Oil prices inched upward on Wednesday as markets evaluated the stability of a potential ceasefire between Iran and Israel. Simultaneously, Asian stocks held steady, while the dollar dipped 0.1% to 144.70 against the Yen.
Brent crude rose 1.3% to $67.99 per barrel by 03:41 GMT, and U.S. West Texas Intermediate increased 1.4% to $65.24. Both benchmarks remained slightly above the multi-week lows seen on Tuesday.
Prices had surged to five-month highs over the weekend following U.S. airstrikes on Iran’s nuclear assets but cooled as the ceasefire was implemented.

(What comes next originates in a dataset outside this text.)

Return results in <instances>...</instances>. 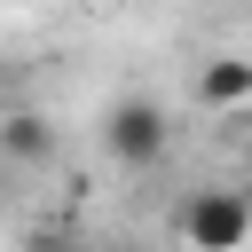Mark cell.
Masks as SVG:
<instances>
[{"label": "cell", "mask_w": 252, "mask_h": 252, "mask_svg": "<svg viewBox=\"0 0 252 252\" xmlns=\"http://www.w3.org/2000/svg\"><path fill=\"white\" fill-rule=\"evenodd\" d=\"M165 150H173V118H165L150 94H126V102L102 110V158H110L118 173H158Z\"/></svg>", "instance_id": "cell-1"}, {"label": "cell", "mask_w": 252, "mask_h": 252, "mask_svg": "<svg viewBox=\"0 0 252 252\" xmlns=\"http://www.w3.org/2000/svg\"><path fill=\"white\" fill-rule=\"evenodd\" d=\"M173 228H181L189 252H244V244H252V197L228 189V181H205V189L181 197Z\"/></svg>", "instance_id": "cell-2"}, {"label": "cell", "mask_w": 252, "mask_h": 252, "mask_svg": "<svg viewBox=\"0 0 252 252\" xmlns=\"http://www.w3.org/2000/svg\"><path fill=\"white\" fill-rule=\"evenodd\" d=\"M63 134L39 110H0V165H55Z\"/></svg>", "instance_id": "cell-3"}, {"label": "cell", "mask_w": 252, "mask_h": 252, "mask_svg": "<svg viewBox=\"0 0 252 252\" xmlns=\"http://www.w3.org/2000/svg\"><path fill=\"white\" fill-rule=\"evenodd\" d=\"M197 102L205 110H244L252 102V55H205L197 63Z\"/></svg>", "instance_id": "cell-4"}, {"label": "cell", "mask_w": 252, "mask_h": 252, "mask_svg": "<svg viewBox=\"0 0 252 252\" xmlns=\"http://www.w3.org/2000/svg\"><path fill=\"white\" fill-rule=\"evenodd\" d=\"M236 118H244V142H252V102H244V110H236Z\"/></svg>", "instance_id": "cell-5"}, {"label": "cell", "mask_w": 252, "mask_h": 252, "mask_svg": "<svg viewBox=\"0 0 252 252\" xmlns=\"http://www.w3.org/2000/svg\"><path fill=\"white\" fill-rule=\"evenodd\" d=\"M118 252H134V244H118Z\"/></svg>", "instance_id": "cell-6"}]
</instances>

“Oil prices are dropping internationally following the truce between Iran and Israel. Our oil analysts still base forecasts on supply fundamentals, which suggest ample global availability,” stated JP Morgan experts in a client update.
In contrast to President Trump’s earlier assertion that the program had been “obliterated,” a preliminary assessment by U.S. intelligence revealed that the assaults only caused a temporary delay of several months in Iran’s nuclear capabilities.
On Tuesday, both Israeli and Iranian officials indicated an end to the direct conflict after nearly two weeks of rising tensions. Civilian restrictions were lifted on both sides, with each government claiming victory in a confrontation that had initially posed a threat to the global oil supply.
“The truce between Iran and Israel appears delicate,” commented David Oxley, chief climate and commodities economist at Capital Economics. “However, as long as energy export routes and shipping through the Strait of Hormuz remain undisturbed, we expect bearish oil market fundamentals to persist.”
The Strait of Hormuz, a vital passage between Oman and Iran, continues to be a critical area of focus. Approximately 18 to 19 million barrels of gasoline and oil pass via this route every day, making up 20% of the global oil flow.
Japan’s Nikkei and Australia’s S&P/ASX 200 remained unchanged, while Taiwan’s TAIEX advanced 1%. Hong Kong’s Hang Seng edged up 0.6%, whereas China’s CSI 300 slipped 0.1%. U.S. stock futures were largely unmoved.
Movements in the currency and bond markets signaled reduced concern over inflation driven by oil prices. The U.S. two-year Treasury yield declined to 3.787%, marking its lowest point since May 8, while the dollar index edged down 0.1% to 97.854.
The dollar dropped 0.1% against the yen to 144.70, and the euro appreciated 0.1% to $1.1625, nearing Tuesday’s high of $1.1641—its strongest showing since October 2021.
Federal Reserve Chair Jerome Powell cautioned on Tuesday that increasing tariffs might fuel inflation in the coming summer months, during his testimony to the House Financial Services Committee.
Separately, a report indicated an unexpected dip in U.S. consumer confidence for June, suggesting a potential slowdown in the labour market.
Based on the CME FedWatch Tool, traders are currently pricing in an approximately 18% chance of a Federal Reserve rate cut in July.